Dans Renfort Collègue, chroniques d’un flic de terrain, Alexandre Vigier décrit cette transformation progressive sans jamais en faire une démonstration théorique. Elle se lit entre les lignes, dans les gestes, dans les réactions, dans l’humour noir qui s’installe, dans la fatigue qui s’accumule, dans le regard qui change. Au départ, il y a l’envie. Celle de « faire du vrai travail ». L’adrénaline, la volonté d’être utile, le sentiment d’agir concrètement. Puis vient la répétition. Les agressions, les disputes familiales, les scènes de détresse, les interpellations tendues, les nuits sans pause. Rien d’extraordinaire pris séparément. Mais tout, mis bout à bout, finit par produire un effet silencieux.

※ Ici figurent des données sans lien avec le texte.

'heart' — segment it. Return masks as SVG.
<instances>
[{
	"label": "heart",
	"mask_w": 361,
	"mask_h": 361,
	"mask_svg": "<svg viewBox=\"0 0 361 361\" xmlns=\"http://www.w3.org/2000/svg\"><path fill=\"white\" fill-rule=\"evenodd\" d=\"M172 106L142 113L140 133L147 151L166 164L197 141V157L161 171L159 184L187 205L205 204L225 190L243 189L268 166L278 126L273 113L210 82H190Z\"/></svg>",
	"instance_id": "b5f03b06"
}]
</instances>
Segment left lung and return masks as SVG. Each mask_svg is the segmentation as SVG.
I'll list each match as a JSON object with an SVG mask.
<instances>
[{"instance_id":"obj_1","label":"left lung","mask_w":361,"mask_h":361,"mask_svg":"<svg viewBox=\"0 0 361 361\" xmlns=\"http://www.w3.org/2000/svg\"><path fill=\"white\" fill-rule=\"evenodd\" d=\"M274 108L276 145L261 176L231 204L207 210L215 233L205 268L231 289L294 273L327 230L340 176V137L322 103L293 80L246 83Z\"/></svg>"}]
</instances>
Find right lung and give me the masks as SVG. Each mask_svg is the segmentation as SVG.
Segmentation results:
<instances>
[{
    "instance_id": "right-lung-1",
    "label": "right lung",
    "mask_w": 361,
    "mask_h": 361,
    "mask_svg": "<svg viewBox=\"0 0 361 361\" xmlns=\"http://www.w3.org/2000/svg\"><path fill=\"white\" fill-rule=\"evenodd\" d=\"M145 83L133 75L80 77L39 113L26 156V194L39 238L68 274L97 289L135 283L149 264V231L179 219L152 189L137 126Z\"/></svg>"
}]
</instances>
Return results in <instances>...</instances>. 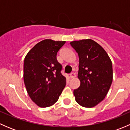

La violence quotidienne ne choque plus. Elle s’intègre. Elle devient une référence normale. Ce qui aurait sidéré au début devient une situation parmi d’autres. Le seuil de tolérance se déplace. Le policier apprend à ne plus réagir émotionnellement pour pouvoir continuer à agir professionnellement. Cette adaptation est nécessaire pour tenir. Mais elle a un prix. Le livre montre comment cette exposition répétée modifie le rapport aux autres. La méfiance s’installe. Les situations sont anticipées sous l’angle du risque. Les comportements sont analysés en permanence. Le regard se fait plus dur, plus rapide, plus instinctif. Ce n’est pas une décision consciente. C’est une évolution lente, presque imperceptible.
À l’intérieur du commissariat, l’humour noir devient un outil de survie. Les blagues entre collègues, les défis, les récits d’interventions permettent d’évacuer la tension accumulée. Ce qui pourrait sembler déplacé de l’extérieur joue en réalité un rôle essentiel. Il permet de continuer sans se laisser envahir par ce que l’on a vu. Mais cette transformation ne reste pas confinée au travail. Elle suit les policiers chez eux. Dans leur manière de parler, de se méfier, de réagir. Le quotidien professionnel finit par imprégner la personnalité. Le calme devient vigilance. La détente devient surveillance. L’insouciance disparaît peu à peu. Ce que montre Renfort Collègue, c’est que la violence ne marque pas seulement par ses pics. Elle transforme surtout par sa répétition. Elle modèle les réflexes, les émotions, les perceptions. Elle pousse à se protéger intérieurement pour pouvoir continuer à faire son travail.
Et c’est peut-être cela, le plus invisible. La violence quotidienne ne laisse pas toujours de traces spectaculaires. Elle agit lentement, en profondeur, en modifiant la manière d’être au monde.